• [WORK TO BE COMPLETED] The material below holds pictures; leave them out and reproduce exactly the lines from the one with "dans-ta-pub-moleskine-cafe-milan-inspiration-coffee-3" through the one with "НАСА разследва първото", inclusive.

• [TASK INPUT]
%%
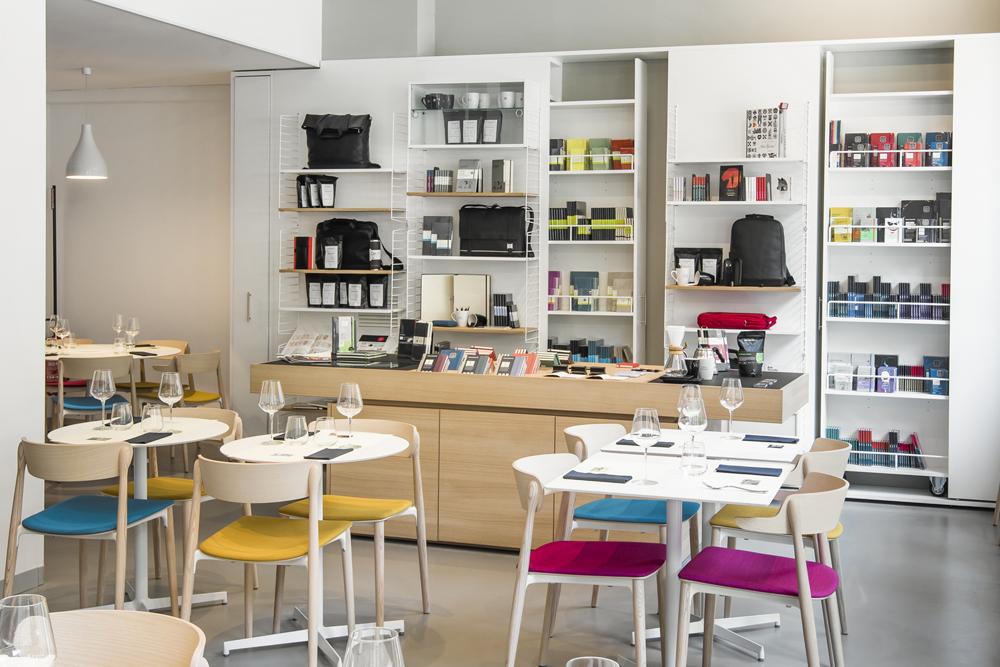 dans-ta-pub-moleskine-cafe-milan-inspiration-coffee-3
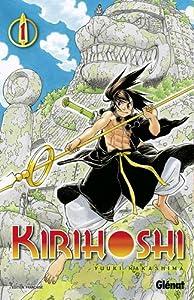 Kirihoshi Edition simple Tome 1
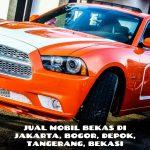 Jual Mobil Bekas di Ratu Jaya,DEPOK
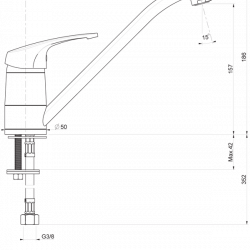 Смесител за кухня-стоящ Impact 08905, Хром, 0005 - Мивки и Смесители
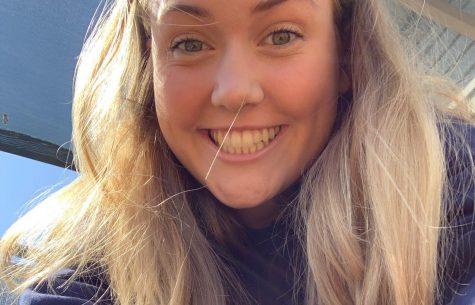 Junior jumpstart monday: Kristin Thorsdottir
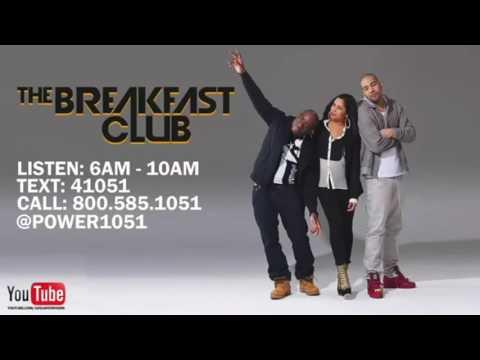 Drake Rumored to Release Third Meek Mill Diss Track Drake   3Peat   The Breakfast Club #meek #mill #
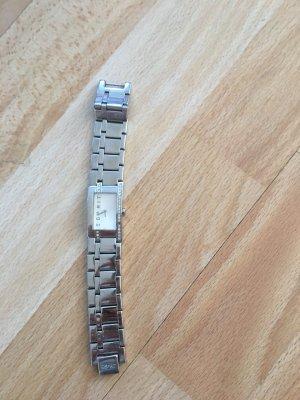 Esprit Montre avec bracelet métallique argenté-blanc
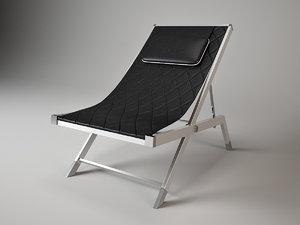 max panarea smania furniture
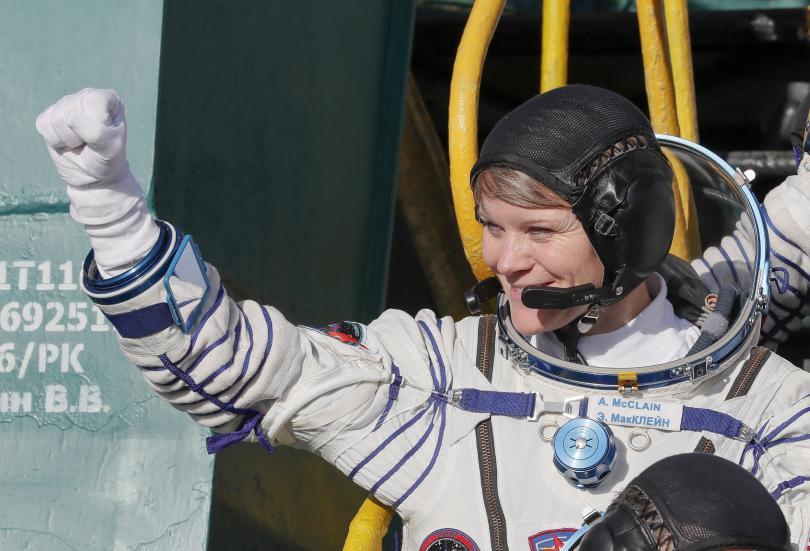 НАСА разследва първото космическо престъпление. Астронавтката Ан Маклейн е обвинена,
%%
%%
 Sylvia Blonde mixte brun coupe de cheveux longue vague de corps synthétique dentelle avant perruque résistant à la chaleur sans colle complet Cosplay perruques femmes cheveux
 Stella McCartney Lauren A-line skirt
%%
• [TASK RESPONSE]
 dans-ta-pub-moleskine-cafe-milan-inspiration-coffee-3
 Kirihoshi Edition simple Tome 1
 Jual Mobil Bekas di Ratu Jaya,DEPOK
 Смесител за кухня-стоящ Impact 08905, Хром, 0005 - Мивки и Смесители
 Junior jumpstart monday: Kristin Thorsdottir
 Drake Rumored to Release Third Meek Mill Diss Track Drake   3Peat   The Breakfast Club #meek #mill #
 Esprit Montre avec bracelet métallique argenté-blanc
 max panarea smania furniture
 НАСА разследва първото космическо престъпление. Астронавтката Ан Маклейн е обвинена,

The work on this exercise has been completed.